#### Quoted passage:
You may want to lead your team using a “bee-in” approach but how can you succeed if your team members change over time? How can you develop and sustain trust and understanding as well as commitment if people are rotating on and off your project? Is there anything you can do to lead in such circumstances or is “bee-in” a naive ideal that simply can’t be reached for some projects?

To develop useful strategies for maintaining “bee-in” it is useful to identify a few common reasons why team members change. All too often:

  1. teams are formed without thinking about what information and knowledge sets are needed and who will be critical to implementation efforts. In other words, not enough thought went into thinking about who should be on the team and hence the initial team composition is chosen poorly requiring future additions.
  2. new team members do not have much knowledge of the project and its history and do not have appropriate expectations about their role moving forward on the team.
  3. project complexity and duration necessitate the coming and going of team members. For instance, complex information technology projects and weapons systems using a waterfall approach to project management can last many years and may necessitate changing team members as various specializations are needed at various times or because of employee turnover.

In response to these common reasons for new people joining teams, three strategies may help you sustain bee-in.

  • First: The most important strategy is to be far-sighted and initially form your team with everyone you will need for the life of the project. For instance, I recommend that you should invite individuals to join the team who (a) possess the relevant information and knowledge that are likely to be needed to formulate and solve the challenge and (b) will be critical to implementation efforts. At first it may seem like constructing such a team is inefficient because those involved in implementing are not needed until much later in the process. You may be concerned that these people will waste their time and slow down team progress thereby harming productivity. Yet, without “bee-in” participation early on, those who you rely on for implementation may become blockers. Indeed, without participation from the beginning these people may never support implementation efforts, which is the worse inefficiency of all.
  • Second: Even if individuals are not formally on a team, it is important to involve everyone in your community by frequently apprising them of the project’s progress and soliciting their feedback. As you proceed with each stage of your project, document each step and solicit feedback from your broader community before proceeding so they have an opportunity to participate. Doing so demonstrates that you respect their feedback, gives them an opportunity to contribute, and keeps them from rehashing past decisions. In essence, involving your entire community in “bee-in” makes it easier to add new people to the team without disrupting it.
  • Third: Projects that last months if not years pose a specific challenge. Wherever possible, I recommend changing the project so that it is short in duration or can be separated into a series of projects each of which can be completed. For instance, waterfall project management approaches that would take up to a decade to design and build complicated information technology systems are giving way to “agile” development approaches that reduce develop time up to 90% by focusing on only the critical product features needed. These new approaches convert one complex project into a series of smaller projects.

In sum, my recommendation is to choose teams wisely so you won’t need new team members, invite broad awareness of and participation from your community so that new team members already are in the process, and restructure projects so that are short enough to maintain team membership. Can you always execute these strategies? No. Nonetheless, I suspect that these strategies can be used more than they are to maintain “bee-in” and increase project success.

Duce a mente (may you lead by thinking),

Jackson Nickerson

I was just reading an article about why the Australian swim team did not do well in the 2012 Olympics. They only won one gold medal whereas in prior years they have had many. The article had a statement I found interesting: “Participants reported that in the zealous and streamlined attempts to obtain gold medals, the delicate management of motivation, communication, and collaboration were lost.” How does a leader accomplish this delicate management especially once it has been lost? We [in government] of course do not strive for gold medals but there is certainly a lack of trust so that even when there is communication people are skeptical.

#### Dataset content:
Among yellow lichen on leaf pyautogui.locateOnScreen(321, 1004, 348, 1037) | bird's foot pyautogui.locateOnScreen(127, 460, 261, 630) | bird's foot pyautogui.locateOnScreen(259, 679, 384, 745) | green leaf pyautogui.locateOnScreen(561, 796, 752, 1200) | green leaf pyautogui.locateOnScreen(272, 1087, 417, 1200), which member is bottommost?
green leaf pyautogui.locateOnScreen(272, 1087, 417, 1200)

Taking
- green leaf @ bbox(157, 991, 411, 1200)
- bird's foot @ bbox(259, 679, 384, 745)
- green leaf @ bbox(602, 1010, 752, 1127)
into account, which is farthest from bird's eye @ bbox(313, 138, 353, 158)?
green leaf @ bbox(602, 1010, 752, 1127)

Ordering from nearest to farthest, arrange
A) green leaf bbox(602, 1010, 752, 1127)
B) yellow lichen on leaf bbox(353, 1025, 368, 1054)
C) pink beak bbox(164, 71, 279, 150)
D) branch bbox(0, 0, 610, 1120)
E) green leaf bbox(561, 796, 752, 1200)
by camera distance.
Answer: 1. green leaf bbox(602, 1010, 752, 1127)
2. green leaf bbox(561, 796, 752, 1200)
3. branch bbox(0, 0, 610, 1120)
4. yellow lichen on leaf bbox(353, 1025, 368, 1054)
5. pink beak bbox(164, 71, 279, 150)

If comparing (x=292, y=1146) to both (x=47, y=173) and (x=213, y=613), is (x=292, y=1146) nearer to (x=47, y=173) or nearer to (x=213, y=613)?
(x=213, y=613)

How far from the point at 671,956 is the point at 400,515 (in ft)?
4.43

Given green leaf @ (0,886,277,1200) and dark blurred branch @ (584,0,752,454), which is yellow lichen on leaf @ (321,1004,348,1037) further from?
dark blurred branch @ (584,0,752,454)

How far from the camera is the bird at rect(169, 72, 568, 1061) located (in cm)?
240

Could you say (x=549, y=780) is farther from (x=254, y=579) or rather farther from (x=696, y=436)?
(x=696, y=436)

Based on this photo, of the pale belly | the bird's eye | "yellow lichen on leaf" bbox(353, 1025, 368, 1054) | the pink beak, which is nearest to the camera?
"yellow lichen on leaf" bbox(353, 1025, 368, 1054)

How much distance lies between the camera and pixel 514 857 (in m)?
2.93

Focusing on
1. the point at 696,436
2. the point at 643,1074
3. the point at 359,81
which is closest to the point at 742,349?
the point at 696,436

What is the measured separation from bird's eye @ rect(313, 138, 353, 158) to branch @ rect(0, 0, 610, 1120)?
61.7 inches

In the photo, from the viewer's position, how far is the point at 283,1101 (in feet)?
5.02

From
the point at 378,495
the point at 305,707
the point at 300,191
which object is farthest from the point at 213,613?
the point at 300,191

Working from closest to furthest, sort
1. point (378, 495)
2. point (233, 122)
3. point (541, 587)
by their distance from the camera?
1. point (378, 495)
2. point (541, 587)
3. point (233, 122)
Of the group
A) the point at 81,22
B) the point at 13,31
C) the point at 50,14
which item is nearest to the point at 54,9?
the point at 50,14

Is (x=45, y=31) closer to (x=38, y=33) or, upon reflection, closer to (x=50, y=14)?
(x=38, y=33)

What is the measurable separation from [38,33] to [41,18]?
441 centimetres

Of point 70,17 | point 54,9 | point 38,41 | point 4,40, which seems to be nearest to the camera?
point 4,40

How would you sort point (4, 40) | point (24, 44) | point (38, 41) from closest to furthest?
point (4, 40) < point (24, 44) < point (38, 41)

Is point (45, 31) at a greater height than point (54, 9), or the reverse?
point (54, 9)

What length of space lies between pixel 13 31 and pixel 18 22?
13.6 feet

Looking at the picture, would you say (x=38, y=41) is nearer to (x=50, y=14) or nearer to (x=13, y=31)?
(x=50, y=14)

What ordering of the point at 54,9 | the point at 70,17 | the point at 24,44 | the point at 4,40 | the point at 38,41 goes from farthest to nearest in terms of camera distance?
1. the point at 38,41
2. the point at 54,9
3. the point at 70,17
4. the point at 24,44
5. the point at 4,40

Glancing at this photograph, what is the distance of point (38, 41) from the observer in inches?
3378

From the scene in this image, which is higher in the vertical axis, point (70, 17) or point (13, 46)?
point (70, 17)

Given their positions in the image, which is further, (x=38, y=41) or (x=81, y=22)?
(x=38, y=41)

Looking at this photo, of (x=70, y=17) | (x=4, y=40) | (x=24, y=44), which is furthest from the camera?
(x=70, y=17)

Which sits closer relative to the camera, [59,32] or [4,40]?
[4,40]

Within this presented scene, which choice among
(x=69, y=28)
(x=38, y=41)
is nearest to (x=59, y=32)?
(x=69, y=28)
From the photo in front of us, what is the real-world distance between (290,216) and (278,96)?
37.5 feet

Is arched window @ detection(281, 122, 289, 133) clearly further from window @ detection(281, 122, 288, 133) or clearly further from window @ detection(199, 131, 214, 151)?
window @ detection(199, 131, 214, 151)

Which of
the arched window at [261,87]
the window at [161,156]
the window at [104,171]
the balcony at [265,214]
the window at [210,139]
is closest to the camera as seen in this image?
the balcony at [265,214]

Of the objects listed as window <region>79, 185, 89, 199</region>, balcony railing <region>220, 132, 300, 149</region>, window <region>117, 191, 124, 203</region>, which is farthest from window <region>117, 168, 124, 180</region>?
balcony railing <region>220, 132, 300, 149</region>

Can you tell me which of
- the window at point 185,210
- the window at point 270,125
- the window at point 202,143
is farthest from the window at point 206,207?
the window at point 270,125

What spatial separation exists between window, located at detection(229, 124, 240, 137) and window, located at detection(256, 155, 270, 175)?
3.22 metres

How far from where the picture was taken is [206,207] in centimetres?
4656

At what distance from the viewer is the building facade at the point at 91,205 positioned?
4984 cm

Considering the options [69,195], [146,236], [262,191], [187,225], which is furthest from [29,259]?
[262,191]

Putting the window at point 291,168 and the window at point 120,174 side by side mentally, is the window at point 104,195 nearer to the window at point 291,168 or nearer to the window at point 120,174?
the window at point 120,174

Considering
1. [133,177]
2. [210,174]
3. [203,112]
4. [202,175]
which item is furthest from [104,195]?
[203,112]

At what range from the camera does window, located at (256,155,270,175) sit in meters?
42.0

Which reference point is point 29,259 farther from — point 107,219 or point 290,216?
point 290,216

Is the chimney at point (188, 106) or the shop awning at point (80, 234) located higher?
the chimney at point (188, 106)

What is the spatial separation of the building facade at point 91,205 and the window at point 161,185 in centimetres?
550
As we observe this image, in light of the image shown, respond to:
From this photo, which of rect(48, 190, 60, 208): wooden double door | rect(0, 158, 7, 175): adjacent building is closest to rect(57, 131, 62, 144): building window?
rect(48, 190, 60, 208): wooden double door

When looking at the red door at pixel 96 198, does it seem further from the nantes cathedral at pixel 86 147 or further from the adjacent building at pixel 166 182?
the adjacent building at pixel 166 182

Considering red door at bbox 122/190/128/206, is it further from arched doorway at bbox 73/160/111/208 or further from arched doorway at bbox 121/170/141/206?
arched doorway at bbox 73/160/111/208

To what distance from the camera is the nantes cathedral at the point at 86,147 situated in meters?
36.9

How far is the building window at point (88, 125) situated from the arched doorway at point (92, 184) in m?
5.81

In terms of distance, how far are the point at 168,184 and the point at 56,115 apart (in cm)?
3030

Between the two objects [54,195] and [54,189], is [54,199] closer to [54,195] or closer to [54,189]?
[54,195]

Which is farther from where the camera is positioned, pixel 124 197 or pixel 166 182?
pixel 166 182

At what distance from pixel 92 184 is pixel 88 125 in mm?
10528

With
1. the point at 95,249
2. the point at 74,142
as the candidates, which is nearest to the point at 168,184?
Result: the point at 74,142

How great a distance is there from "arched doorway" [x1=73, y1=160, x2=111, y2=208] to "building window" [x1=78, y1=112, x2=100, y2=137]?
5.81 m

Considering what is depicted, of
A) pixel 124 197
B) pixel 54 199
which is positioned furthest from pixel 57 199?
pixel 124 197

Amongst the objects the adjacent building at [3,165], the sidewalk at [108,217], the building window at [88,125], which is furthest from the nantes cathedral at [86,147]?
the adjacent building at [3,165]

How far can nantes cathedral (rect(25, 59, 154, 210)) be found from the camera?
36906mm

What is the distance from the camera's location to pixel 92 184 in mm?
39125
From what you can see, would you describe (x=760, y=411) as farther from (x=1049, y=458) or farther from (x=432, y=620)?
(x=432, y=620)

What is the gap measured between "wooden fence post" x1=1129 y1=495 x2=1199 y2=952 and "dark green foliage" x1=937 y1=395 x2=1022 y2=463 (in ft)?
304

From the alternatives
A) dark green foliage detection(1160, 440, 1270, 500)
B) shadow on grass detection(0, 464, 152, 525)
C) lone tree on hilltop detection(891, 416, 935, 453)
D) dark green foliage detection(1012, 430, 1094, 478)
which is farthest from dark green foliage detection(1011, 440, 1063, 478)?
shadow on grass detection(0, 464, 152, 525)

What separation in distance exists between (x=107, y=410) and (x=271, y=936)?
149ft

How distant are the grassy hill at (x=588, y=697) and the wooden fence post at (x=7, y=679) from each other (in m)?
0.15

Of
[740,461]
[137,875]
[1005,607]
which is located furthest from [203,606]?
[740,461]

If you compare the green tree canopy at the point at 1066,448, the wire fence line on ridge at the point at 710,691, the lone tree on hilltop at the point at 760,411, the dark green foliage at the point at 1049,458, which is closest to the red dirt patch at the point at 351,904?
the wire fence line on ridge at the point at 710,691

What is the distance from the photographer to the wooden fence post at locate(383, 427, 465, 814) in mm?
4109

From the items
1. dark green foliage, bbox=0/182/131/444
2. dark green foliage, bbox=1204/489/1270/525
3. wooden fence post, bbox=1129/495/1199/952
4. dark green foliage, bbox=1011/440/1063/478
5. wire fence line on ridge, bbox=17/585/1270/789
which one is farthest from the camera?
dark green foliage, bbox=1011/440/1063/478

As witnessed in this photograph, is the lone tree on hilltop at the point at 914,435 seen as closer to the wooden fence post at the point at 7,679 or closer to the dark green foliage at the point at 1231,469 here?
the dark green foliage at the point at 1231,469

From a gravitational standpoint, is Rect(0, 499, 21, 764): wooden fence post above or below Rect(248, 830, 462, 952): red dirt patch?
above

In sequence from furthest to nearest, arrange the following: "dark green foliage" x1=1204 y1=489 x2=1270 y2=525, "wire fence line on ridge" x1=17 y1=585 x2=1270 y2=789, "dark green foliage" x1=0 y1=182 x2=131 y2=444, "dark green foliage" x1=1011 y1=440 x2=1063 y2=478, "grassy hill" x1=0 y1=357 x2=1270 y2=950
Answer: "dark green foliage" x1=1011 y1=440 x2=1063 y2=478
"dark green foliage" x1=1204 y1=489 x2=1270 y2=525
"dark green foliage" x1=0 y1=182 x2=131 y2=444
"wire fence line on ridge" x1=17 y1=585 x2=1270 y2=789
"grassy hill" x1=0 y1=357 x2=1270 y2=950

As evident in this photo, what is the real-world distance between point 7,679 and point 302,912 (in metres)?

#### Written tasks:
- 1) In the passage on team leadership, by how much can "agile" development approaches reduce development time?
- 2) List the common reasons why team members change that the passage on team leadership identifies.
- 3) Rewrite the paragraph of the passage on team leadership that begins "Second: Even if individuals are not formally on a team" as a short bulleted list that keeps its main facts.
The entries are separate material and have no connection to the passage on team leadership.

#### Results for the exercise:
- 1) Up to 90%.

- 2)
1. Teams are formed without thinking about what information and knowledge are needed and who will be critical to implementation, so the initial composition is poor and requires future additions.
2. New team members lack knowledge of the project and its history and do not have appropriate expectations about their role.
3. Project complexity and duration require team members to come and go.

- 3)
- Involve everyone in the community, even people who are not formally on the team, by often updating them on the project's progress and asking for their feedback.
- At each stage, document the step and seek feedback from the broader community before proceeding.
- This shows respect for their feedback, lets them contribute, and keeps them from rehashing past decisions.
- Involving the entire community makes it easier to add new people to the team without disrupting it.